§ TEXT FOR ANALYSIS:
--- START ---

The waterproofing stuff I used (Ardex) was specified by the manufacturer to be installed over the screed, not under it. Personally I would stick with the manufacturers recommendations as they are the ones who will ultimately warrant the product.

----------


## Billy22Bob

Sorry I havent gotten back earlier. 
1. I established my "intile" central waste level as low as I could. Even gouged out some concrete to get it in. I then lasered out and found I could hit a 20mm grade from the doorway level (stopping angle) which is determined by my carpet level in the adjoing hallway (18mm). Thats 2m away so satisfies the 1:100-1:80 for non-shower areas as per standard.
2. The cement substrate floor was graded to the original waste which I reused and my layout is pretty much identical. As such, my beeding depth ranged between 20-3mm and as a result, (as above) I couldnt use sand and cement. I went with Lanko 173 floor leveler - great stuff but exy$. I have now used 7 bags at $30/bag (bunnings) but it goes off quick and says on the bag you can tile over it "in 4hours"....! Well, I havent dont that, but it goes off within 1 and sets within 2. It's also very scultpurable (if thats a word) and you can shape it after an hour.
3. So all the all final tile heights at the perimeters are done to +20mm from the top tip of the waste no matter how far they go - some 1500mm some 2000mm - all meet the standard. This will allow my wall tiles to be pretty much level.
4. Due to the 4hour - you can tile on it - Lanko claim  - I water proofed (primed) with Gripset 38 after about 14hrs. Thats the photo above. I then took to getting the shower hob set out and that's been the baine of my exsitence for the past 24hrs. Not so muhch the levels, but these new shower trays....tredny...but so much more surace/perimeter to get right efore membrane. Its finally ready for membrane prime tommorow morning. I did start to use sand and cement in the shower hob because of the volume/grade/lift and hence the cost - but the wait to set time really got to me so I went and bought a couple more bags of Lanko 173. So 7x$30=$210!!!! But that's bathrooms for you.

--- END ---

§ INFORMATION SHOWN:

--- START ---

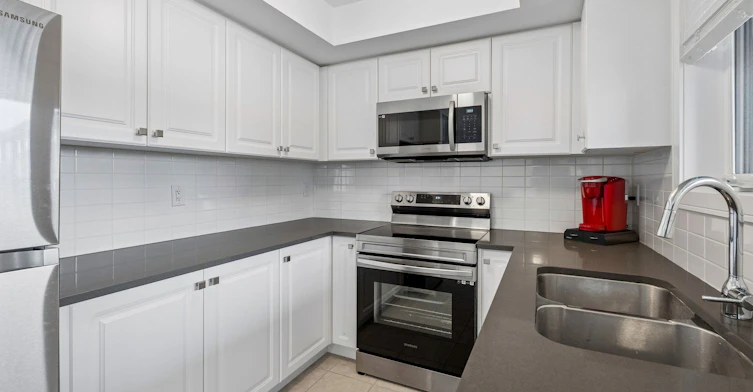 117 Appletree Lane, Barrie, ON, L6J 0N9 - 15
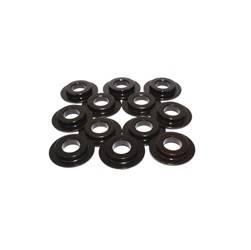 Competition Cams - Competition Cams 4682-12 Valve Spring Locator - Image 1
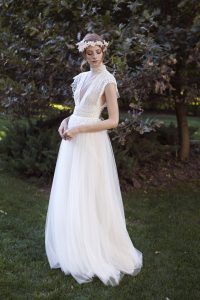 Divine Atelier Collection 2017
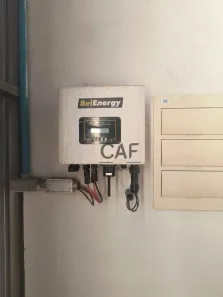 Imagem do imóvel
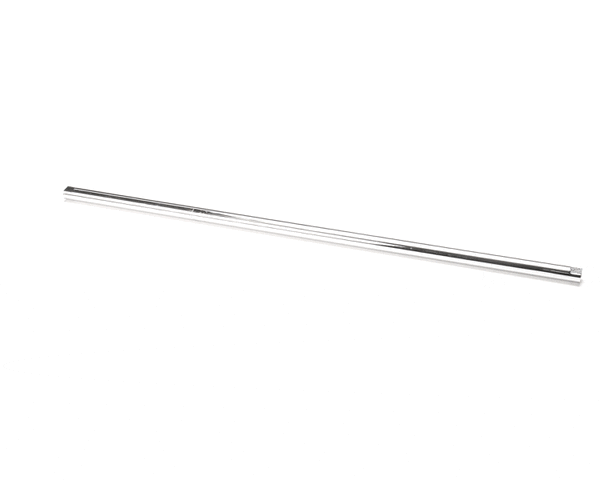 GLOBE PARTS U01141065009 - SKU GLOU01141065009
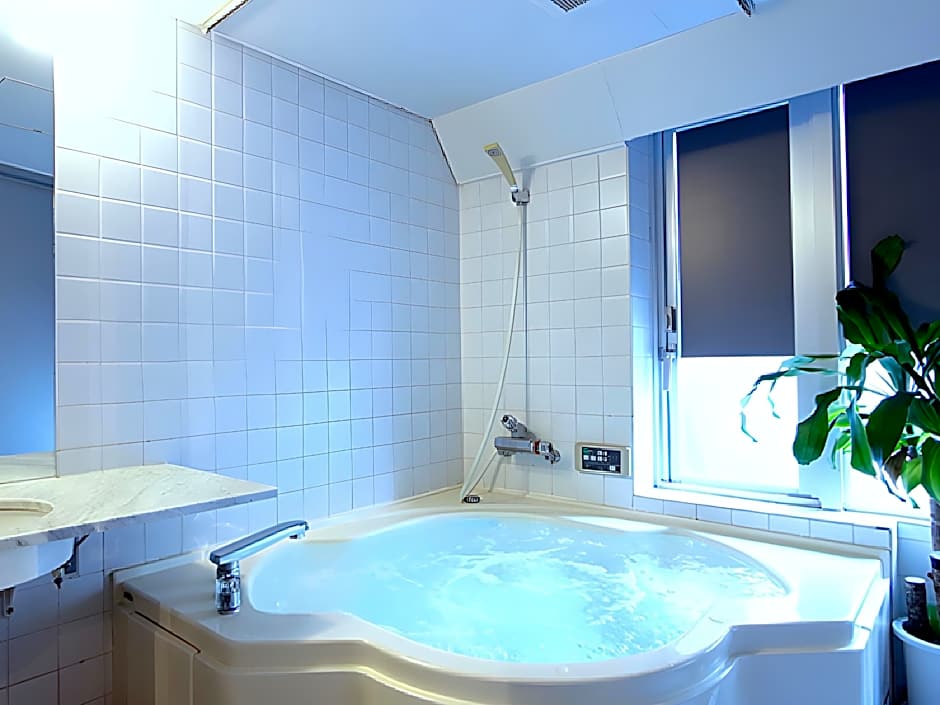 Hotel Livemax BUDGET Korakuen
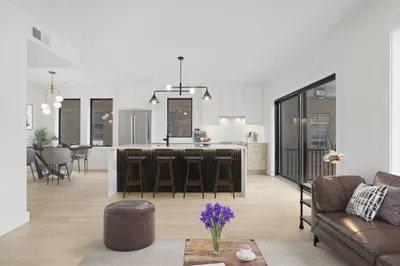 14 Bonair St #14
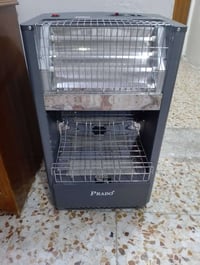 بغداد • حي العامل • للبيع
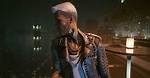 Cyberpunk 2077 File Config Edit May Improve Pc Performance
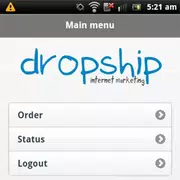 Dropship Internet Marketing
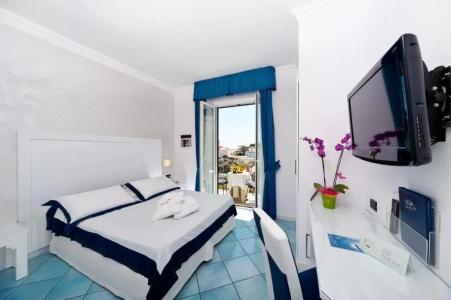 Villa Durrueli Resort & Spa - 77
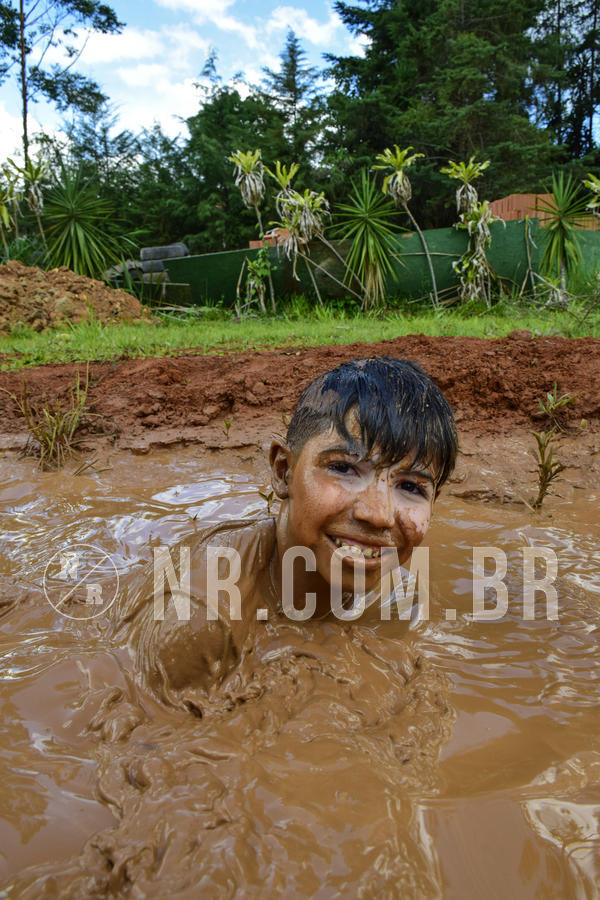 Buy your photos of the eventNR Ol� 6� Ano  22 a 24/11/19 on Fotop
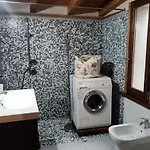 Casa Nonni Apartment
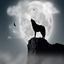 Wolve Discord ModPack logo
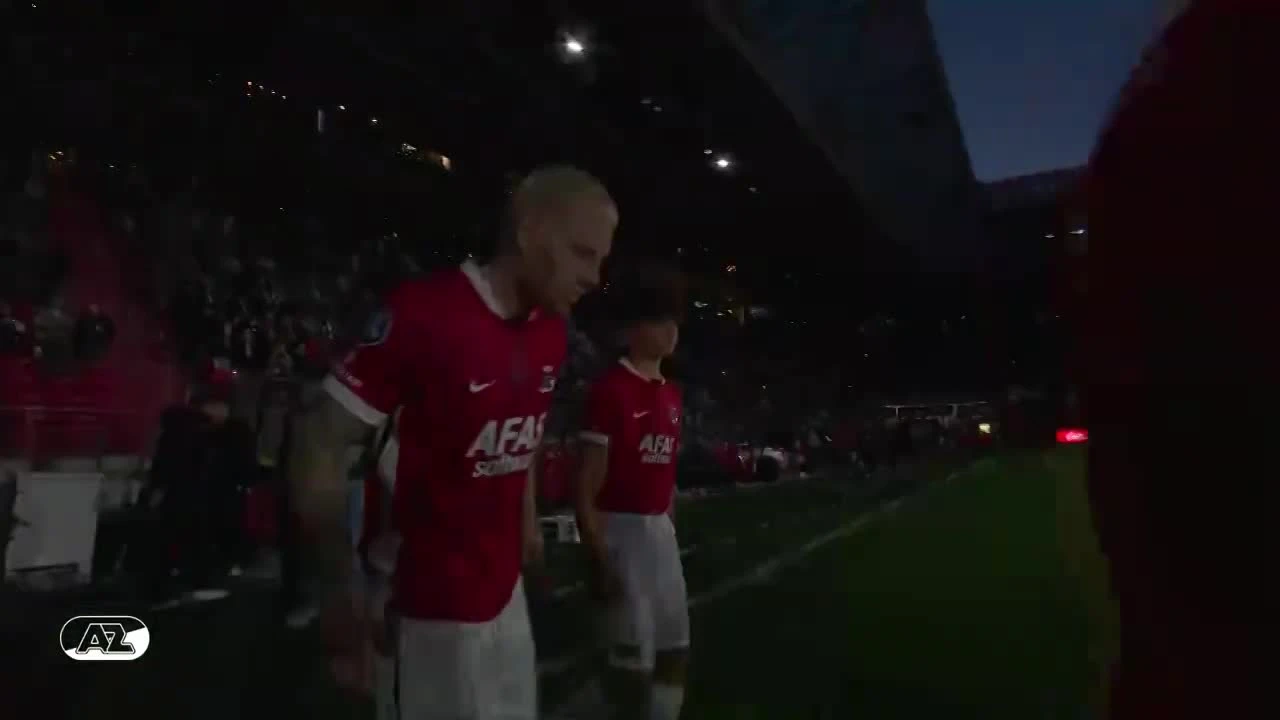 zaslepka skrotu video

--- END ---

§ INSTRUCTIONS:
[A] Copy the passage of the bathroom floor thread that starts at "Sorry I havent" and ends at "as per standard.".
[B] Does the bathroom floor thread agree with each of these statements? For each one, answer yes or no and quote the words from the thread that decide it.
(i) The poster used Lanko 173 floor leveler instead of sand and cement for the floor.
(ii) The Ardex waterproofing was specified to be installed under the screed.
(iii) The poster stopped using sand and cement in the shower hob and bought more Lanko 173.

§ OUTPUTS IN ORDER:
[A]
Sorry I havent gotten back earlier. 
1. I established my "intile" central waste level as low as I could. Even gouged out some concrete to get it in. I then lasered out and found I could hit a 20mm grade from the doorway level (stopping angle) which is determined by my carpet level in the adjoing hallway (18mm). Thats 2m away so satisfies the 1:100-1:80 for non-shower areas as per standard.

[B]
(i) Yes: "I couldnt use sand and cement. I went with Lanko 173 floor leveler"
(ii) No: "specified by the manufacturer to be installed over the screed, not under it"
(iii) Yes: "so I went and bought a couple more bags of Lanko 173"